== AIM OF THE TASK ==
In the records below, copy the line that contains "site 293, 2010-11-23" and each line after it, word for word, through the last.

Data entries

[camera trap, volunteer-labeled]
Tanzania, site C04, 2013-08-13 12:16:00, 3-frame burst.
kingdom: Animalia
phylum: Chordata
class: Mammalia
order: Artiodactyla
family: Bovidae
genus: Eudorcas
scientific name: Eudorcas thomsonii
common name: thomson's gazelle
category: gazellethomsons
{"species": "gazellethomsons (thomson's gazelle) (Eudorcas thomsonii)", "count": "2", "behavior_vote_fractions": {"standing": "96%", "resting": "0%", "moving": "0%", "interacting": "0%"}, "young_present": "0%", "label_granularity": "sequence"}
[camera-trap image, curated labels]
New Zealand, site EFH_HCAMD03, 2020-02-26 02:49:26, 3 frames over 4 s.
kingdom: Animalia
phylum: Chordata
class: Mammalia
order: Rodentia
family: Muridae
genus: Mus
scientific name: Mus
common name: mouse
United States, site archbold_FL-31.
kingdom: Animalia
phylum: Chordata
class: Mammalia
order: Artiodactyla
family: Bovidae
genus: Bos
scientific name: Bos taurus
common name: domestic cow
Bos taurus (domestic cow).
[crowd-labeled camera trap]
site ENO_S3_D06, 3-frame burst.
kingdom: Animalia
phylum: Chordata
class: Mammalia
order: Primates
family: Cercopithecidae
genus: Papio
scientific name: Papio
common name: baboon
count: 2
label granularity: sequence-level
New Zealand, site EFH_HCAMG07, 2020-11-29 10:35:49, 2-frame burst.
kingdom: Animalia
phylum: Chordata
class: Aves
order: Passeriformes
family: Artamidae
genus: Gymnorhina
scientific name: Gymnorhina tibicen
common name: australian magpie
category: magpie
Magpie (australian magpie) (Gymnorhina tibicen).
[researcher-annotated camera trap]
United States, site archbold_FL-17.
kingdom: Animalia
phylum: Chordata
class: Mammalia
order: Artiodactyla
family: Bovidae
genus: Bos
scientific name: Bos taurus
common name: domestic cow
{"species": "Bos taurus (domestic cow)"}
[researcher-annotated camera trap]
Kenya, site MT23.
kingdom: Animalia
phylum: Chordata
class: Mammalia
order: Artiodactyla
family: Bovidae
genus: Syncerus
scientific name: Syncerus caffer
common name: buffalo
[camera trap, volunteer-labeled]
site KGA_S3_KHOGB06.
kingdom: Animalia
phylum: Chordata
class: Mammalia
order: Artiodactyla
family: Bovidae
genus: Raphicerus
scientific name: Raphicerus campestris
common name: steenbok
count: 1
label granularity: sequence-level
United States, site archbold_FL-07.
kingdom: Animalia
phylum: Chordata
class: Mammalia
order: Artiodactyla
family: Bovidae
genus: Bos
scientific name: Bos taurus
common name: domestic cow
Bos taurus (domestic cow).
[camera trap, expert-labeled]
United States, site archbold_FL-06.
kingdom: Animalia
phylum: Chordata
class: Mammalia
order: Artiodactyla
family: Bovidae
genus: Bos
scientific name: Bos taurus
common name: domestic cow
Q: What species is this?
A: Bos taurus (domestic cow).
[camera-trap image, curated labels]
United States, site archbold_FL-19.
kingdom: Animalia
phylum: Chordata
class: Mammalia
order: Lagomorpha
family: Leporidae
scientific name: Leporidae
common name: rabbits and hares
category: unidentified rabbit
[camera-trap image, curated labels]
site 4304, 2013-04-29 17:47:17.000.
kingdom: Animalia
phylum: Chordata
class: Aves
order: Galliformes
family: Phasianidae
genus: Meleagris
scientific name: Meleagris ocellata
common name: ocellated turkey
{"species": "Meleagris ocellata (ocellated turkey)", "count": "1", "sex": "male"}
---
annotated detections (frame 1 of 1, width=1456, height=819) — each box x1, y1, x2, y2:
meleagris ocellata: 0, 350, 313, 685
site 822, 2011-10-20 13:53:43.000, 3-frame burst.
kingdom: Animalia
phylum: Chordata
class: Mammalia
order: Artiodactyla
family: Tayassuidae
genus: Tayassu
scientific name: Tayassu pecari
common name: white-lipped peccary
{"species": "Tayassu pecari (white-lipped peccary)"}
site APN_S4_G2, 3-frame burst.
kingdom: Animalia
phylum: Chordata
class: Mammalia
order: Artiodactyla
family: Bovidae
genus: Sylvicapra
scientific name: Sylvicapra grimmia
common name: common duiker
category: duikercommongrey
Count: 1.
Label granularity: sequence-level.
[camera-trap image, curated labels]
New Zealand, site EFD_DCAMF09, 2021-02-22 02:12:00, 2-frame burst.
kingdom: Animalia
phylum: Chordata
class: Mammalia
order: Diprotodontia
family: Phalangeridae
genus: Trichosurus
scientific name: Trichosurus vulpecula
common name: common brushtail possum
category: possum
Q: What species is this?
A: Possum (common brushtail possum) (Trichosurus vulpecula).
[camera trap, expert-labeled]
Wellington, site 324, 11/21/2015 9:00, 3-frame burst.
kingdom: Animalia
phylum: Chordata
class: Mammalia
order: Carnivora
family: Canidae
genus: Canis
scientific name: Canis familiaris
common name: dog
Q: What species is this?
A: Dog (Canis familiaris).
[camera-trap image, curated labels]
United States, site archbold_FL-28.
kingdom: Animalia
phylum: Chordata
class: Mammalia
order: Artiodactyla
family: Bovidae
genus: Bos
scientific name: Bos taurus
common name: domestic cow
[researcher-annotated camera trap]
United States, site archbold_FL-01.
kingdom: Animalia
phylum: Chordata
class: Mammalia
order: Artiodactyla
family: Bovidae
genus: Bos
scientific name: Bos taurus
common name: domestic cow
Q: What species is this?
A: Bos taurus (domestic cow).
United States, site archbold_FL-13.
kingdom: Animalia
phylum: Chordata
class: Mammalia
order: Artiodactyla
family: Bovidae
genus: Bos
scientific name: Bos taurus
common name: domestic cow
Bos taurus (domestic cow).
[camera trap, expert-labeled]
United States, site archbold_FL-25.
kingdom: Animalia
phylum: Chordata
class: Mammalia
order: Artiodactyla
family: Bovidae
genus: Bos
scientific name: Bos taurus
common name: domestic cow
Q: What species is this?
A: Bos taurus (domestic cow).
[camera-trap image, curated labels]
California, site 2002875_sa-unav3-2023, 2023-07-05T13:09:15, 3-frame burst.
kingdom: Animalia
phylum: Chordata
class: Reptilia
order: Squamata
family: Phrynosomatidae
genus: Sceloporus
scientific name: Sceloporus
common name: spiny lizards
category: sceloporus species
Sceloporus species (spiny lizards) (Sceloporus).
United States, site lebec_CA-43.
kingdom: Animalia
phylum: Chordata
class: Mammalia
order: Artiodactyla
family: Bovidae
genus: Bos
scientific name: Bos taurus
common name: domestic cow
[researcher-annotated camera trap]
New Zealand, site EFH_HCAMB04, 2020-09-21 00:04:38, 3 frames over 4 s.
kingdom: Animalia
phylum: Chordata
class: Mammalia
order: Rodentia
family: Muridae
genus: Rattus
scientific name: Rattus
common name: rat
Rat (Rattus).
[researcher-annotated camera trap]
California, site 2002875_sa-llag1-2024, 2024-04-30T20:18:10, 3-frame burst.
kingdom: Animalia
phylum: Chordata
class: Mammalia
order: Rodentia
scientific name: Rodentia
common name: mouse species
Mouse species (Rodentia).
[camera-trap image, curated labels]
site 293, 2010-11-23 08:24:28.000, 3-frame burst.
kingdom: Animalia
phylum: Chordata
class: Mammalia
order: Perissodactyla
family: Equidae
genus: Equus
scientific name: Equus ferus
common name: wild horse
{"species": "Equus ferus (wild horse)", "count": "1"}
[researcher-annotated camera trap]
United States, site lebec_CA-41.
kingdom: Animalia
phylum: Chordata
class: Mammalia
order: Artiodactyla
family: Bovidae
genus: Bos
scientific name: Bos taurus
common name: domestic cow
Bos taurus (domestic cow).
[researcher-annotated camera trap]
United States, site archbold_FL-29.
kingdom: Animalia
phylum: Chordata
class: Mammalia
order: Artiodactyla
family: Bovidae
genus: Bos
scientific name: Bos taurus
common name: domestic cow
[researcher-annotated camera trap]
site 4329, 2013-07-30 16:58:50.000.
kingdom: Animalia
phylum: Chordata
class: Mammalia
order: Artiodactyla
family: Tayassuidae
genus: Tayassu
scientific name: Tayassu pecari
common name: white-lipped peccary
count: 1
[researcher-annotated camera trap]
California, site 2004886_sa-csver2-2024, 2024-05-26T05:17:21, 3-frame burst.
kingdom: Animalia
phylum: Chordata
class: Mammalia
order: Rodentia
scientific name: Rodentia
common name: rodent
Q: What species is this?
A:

== RESULT FOR THIS TASK ==
site 293, 2010-11-23 08:24:28.000, 3-frame burst.
kingdom: Animalia
phylum: Chordata
class: Mammalia
order: Perissodactyla
family: Equidae
genus: Equus
scientific name: Equus ferus
common name: wild horse
{"species": "Equus ferus (wild horse)", "count": "1"}
[researcher-annotated camera trap]
United States, site lebec_CA-41.
kingdom: Animalia
phylum: Chordata
class: Mammalia
order: Artiodactyla
family: Bovidae
genus: Bos
scientific name: Bos taurus
common name: domestic cow
Bos taurus (domestic cow).
[researcher-annotated camera trap]
United States, site archbold_FL-29.
kingdom: Animalia
phylum: Chordata
class: Mammalia
order: Artiodactyla
family: Bovidae
genus: Bos
scientific name: Bos taurus
common name: domestic cow
[researcher-annotated camera trap]
site 4329, 2013-07-30 16:58:50.000.
kingdom: Animalia
phylum: Chordata
class: Mammalia
order: Artiodactyla
family: Tayassuidae
genus: Tayassu
scientific name: Tayassu pecari
common name: white-lipped peccary
count: 1
[researcher-annotated camera trap]
California, site 2004886_sa-csver2-2024, 2024-05-26T05:17:21, 3-frame burst.
kingdom: Animalia
phylum: Chordata
class: Mammalia
order: Rodentia
scientific name: Rodentia
common name: rodent
Q: What species is this?
A:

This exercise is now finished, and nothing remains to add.